** Task to carry out **
In the records below, pick out all lines containing the word "this".

____________________

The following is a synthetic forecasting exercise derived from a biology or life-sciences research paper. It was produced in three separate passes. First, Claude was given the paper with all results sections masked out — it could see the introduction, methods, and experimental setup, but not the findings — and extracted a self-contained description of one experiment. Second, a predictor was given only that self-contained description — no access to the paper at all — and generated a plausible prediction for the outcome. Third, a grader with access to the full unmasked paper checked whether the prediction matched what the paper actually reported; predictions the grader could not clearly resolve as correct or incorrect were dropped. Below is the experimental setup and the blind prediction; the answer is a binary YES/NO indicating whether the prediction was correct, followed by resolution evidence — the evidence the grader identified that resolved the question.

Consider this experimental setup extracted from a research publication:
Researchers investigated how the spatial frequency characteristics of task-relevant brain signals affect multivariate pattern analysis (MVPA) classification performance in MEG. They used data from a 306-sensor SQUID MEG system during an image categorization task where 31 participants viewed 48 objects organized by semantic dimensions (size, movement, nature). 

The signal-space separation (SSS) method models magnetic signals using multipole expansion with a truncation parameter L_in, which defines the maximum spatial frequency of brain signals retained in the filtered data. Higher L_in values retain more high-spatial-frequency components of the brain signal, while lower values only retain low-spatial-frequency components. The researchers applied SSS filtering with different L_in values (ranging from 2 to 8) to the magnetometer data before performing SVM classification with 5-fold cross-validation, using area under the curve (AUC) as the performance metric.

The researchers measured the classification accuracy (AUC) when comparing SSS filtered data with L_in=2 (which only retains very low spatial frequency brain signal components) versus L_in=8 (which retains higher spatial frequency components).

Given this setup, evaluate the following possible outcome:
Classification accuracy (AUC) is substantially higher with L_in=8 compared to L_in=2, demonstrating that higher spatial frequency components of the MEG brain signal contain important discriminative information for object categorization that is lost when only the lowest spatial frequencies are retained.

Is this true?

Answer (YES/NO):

____________________

** Solution to the problem **
Consider this experimental setup extracted from a research publication:
Given this setup, evaluate the following possible outcome:
Is this true?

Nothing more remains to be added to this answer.